Jen and Kellee from Teach Mentor Texts started a weekly meme about what people are reading and reviewing in children’s and young adult literature. It’s a great way to see what others are reading.
Last Week’s Reading Adventures:Catch Up Edition
Last week’s method for dealing with frustration was to bury myself in books, especially galleys on my Nook (I was incredibly thankful for Netgalley). I’m very excited for some of the upcoming titles I read.
An Awesome Book by Dallas Clayton – I read this book online after many recommendations from Nerdy Book Club friends. I love the publication history of this book. Clayton ended up self publishing his text. It was later picked up by a mainstream publisher but a version remains free online. This is a book with which to celebrate possibilities.
Boy + Bot by Ame Dyckman – I was so thankful this book arrived at the public library for me. A boy and a robot become friends. They don’t quite understand each other though. Boy thinks the turned off Bot is sick and tries to heal him. When Boy finally falls asleep, Bot thinks Boy is broken. It’s a wonderful story about friendship and I love how both Boy and Bot use reading as a cure. This is a must read.
You are a Lion and other Fun Yoga Poses by Taeeun Yoo – A well illustrated introduction to yoga poses for children that older readers may find useful as well.
Gem by Holle Hobbie – This is a nearly wordless book in which a grandmother documents the life of a toad her granddaughter watched. It might be interesting to tie this book together with Citizen Scientists.

__Data provided__:
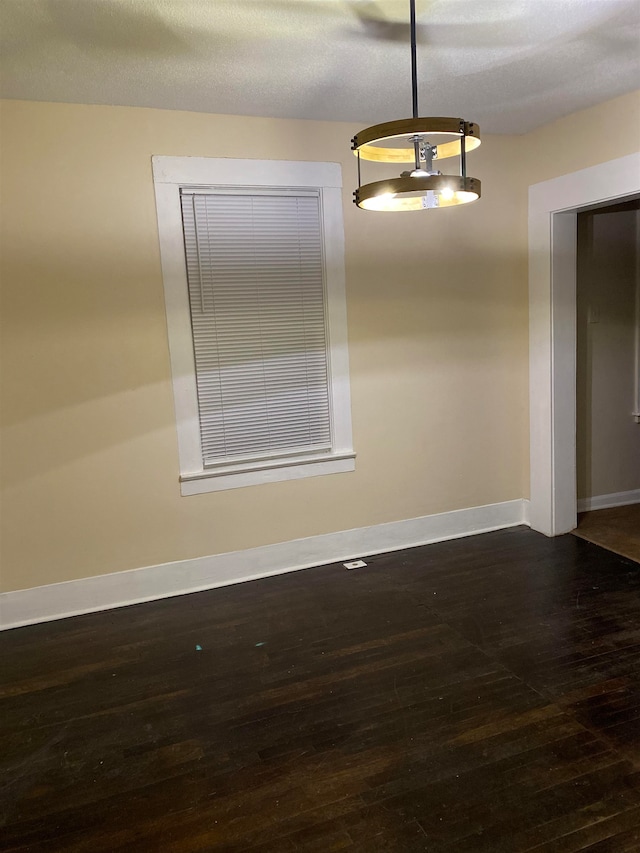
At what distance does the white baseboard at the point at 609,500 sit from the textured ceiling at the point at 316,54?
2776mm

__Set tasks__:
a) List the authors of the books reviewed in the reading post.
b) Copy the stretch of the reading post from "You are a Lion" through "useful as well.", swapping "children" for "kids".
The lines above come from a source unrelated to the reading post.

__Results of the tasks__:
a) Dallas Clayton, Ame Dyckman, Taeeun Yoo, Holle Hobbie

b)
You are a Lion and other Fun Yoga Poses by Taeeun Yoo – A well illustrated introduction to yoga poses for kids that older readers may find useful as well.